## PROVIDED ENTRIES

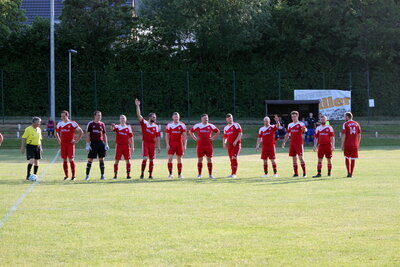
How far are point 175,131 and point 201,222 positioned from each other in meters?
9.69

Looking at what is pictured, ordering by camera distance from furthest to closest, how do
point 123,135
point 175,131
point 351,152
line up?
1. point 175,131
2. point 351,152
3. point 123,135

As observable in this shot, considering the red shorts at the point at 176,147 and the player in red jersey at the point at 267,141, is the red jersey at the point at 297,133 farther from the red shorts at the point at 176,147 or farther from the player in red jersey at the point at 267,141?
the red shorts at the point at 176,147

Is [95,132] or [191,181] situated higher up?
[95,132]

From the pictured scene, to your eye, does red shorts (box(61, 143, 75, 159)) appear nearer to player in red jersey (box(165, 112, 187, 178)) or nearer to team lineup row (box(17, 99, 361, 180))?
team lineup row (box(17, 99, 361, 180))

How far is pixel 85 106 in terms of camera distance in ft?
161

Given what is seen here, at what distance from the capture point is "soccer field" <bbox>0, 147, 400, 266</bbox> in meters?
8.09

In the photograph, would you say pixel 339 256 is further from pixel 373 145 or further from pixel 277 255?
pixel 373 145

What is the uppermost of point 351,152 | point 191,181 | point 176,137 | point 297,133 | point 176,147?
point 297,133

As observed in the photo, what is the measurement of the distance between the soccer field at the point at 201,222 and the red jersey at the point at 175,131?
213 cm

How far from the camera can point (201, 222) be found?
1072 cm

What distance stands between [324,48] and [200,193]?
41019 millimetres

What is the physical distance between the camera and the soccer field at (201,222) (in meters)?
8.09

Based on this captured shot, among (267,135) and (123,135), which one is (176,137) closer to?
(123,135)

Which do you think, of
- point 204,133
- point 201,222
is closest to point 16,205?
point 201,222
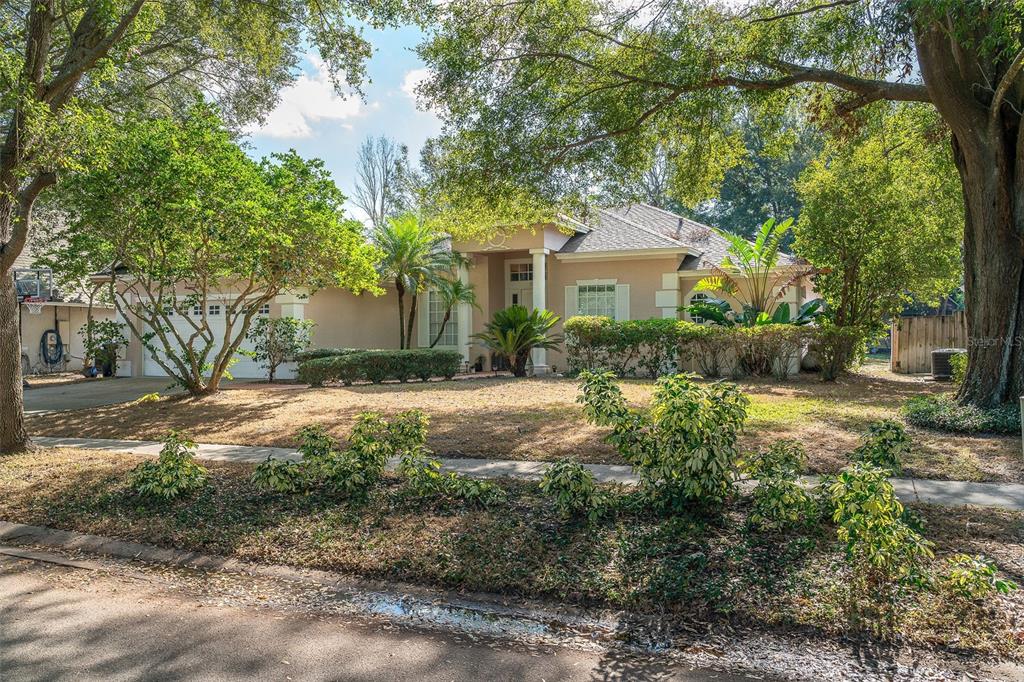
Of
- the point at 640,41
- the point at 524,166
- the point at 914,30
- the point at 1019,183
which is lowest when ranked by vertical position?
the point at 1019,183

## CHALLENGE
Can you transcribe, word for word, the stretch from the line containing "From the pictured" through the end of the items, leaving the pictures out of your answer?

## RESULT OF THIS TASK
From the pictured scene, to your eye, does red shorts (box(61, 143, 75, 159)) appear nearer to player in red jersey (box(165, 112, 187, 178)) or nearer to team lineup row (box(17, 99, 361, 180))?
team lineup row (box(17, 99, 361, 180))

How far is pixel 85 106 in terms of camera distance in ft?
161

Given what is seen here, at what distance from the capture point is "soccer field" <bbox>0, 147, 400, 266</bbox> in meters?
8.09

In the photograph, would you say pixel 339 256 is further from pixel 373 145 or further from pixel 277 255?
pixel 373 145

What is the uppermost of point 351,152 | point 191,181 | point 176,137 | point 297,133 | point 176,147?
point 297,133

As observed in the photo, what is the measurement of the distance between the soccer field at the point at 201,222 and the red jersey at the point at 175,131?
213 cm

How far from the camera can point (201, 222) be found?
1072 cm

What distance stands between [324,48] and [200,193]?
41019 millimetres

What is the physical distance between the camera and the soccer field at (201,222) (in meters)?
8.09

Based on this captured shot, among (267,135) and (123,135), which one is (176,137) closer to?
(123,135)

Which do you think, of
- point 204,133
- point 201,222
is closest to point 16,205?
point 201,222
Of
- the point at 640,41
- the point at 524,166
- the point at 914,30
- the point at 1019,183
which is lowest when ranked by vertical position?
the point at 1019,183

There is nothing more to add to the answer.